Colombia y su número de ilusionismo de Estado. Fue el martes de la semana pasada. A las 21.03 se abrieron las puertas de la prisión de alta seguridad de Cómbita y salieron cuatro camionetas y un automóvil, que desfilaron ante medio centenar de periodistas. Esperaban a John Jairo Velásquez, Popeye, un tipo de 52 años que llevaba preso de los 29, cuando era el jefe de los sicarios de Pablo Escobar. Mientras los periodistas —y a través de ellos todo el país—, lo imaginaban en alguno de aquellos vehículos, un coche oscuro de cristales tintados y con las luces apagadas circulaba por un camino interior hacia el penal de El Barne, parte del mismo complejo. Unas dos horas después depositó a Popeye en la calle 170 de Bogotá, donde lo esperaba una camioneta.

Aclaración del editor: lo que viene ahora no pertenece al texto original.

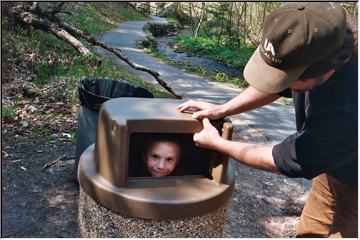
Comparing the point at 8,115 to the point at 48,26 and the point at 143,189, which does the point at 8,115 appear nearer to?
the point at 48,26

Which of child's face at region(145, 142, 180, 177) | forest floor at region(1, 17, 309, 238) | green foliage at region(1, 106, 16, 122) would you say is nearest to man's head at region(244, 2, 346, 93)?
child's face at region(145, 142, 180, 177)

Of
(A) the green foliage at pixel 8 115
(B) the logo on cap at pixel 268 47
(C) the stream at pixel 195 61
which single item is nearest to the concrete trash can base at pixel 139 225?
(B) the logo on cap at pixel 268 47

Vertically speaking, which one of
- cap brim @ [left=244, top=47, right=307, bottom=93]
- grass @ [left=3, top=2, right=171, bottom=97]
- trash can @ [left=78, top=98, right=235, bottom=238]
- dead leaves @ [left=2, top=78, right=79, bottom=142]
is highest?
cap brim @ [left=244, top=47, right=307, bottom=93]

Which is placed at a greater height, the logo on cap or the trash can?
the logo on cap

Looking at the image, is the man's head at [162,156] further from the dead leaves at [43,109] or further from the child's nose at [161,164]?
the dead leaves at [43,109]

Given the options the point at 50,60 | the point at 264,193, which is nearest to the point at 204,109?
the point at 264,193

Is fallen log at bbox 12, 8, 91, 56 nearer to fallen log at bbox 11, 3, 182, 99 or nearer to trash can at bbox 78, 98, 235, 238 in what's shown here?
fallen log at bbox 11, 3, 182, 99

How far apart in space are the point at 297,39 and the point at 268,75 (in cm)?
21

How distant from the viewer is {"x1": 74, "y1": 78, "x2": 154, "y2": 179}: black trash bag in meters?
3.34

Durante los 23 años que pasó en prisión, Popeye reconoció haber matado a unas 300 personas y haber ordenado el asesinato de otras 3.000. La semana pasada, después de cumplir tres quintas partes de su condena, un juez le concedió la libertad condicional. “Cuando salga, no pienso hacerle mal a nadie”, había anunciado hace unos meses en una entrevista en la revista Bocas, en la que también decía que los únicos enemigos que quedaban dispuestos a matarle eran los hermanos Ochoa. Ahí está contenido aquello capaz de convertir a un Estado en ilusionista. Colocar a Popeye fuera del alcance de los Ochoa. Y sacarlo también de la vida del resto.
Una de las condiciones de la libertad fue que aceptara vivir en el anonimato, lejos de sus conocidos. Desaparecer. El mecanismo de la puerta de la madre que cita Joan Didion en El año del pensamiento mágico. A su hijo de 19 años lo había matado una bomba en Kirkuk. “Vi al hombre vestido de verde y lo supe. Pero pensé que mientras no le dejara entrar no podría decírmelo. Y entonces nada de eso habría sucedido. Así que él seguía diciendo: ‘Señora, necesito entrar’. Y yo le decía: ‘Lo siento, pero no puede entrar’”. Mientras circule en el auto de cristales tintados, Popeye tampoco habrá regresado del todo.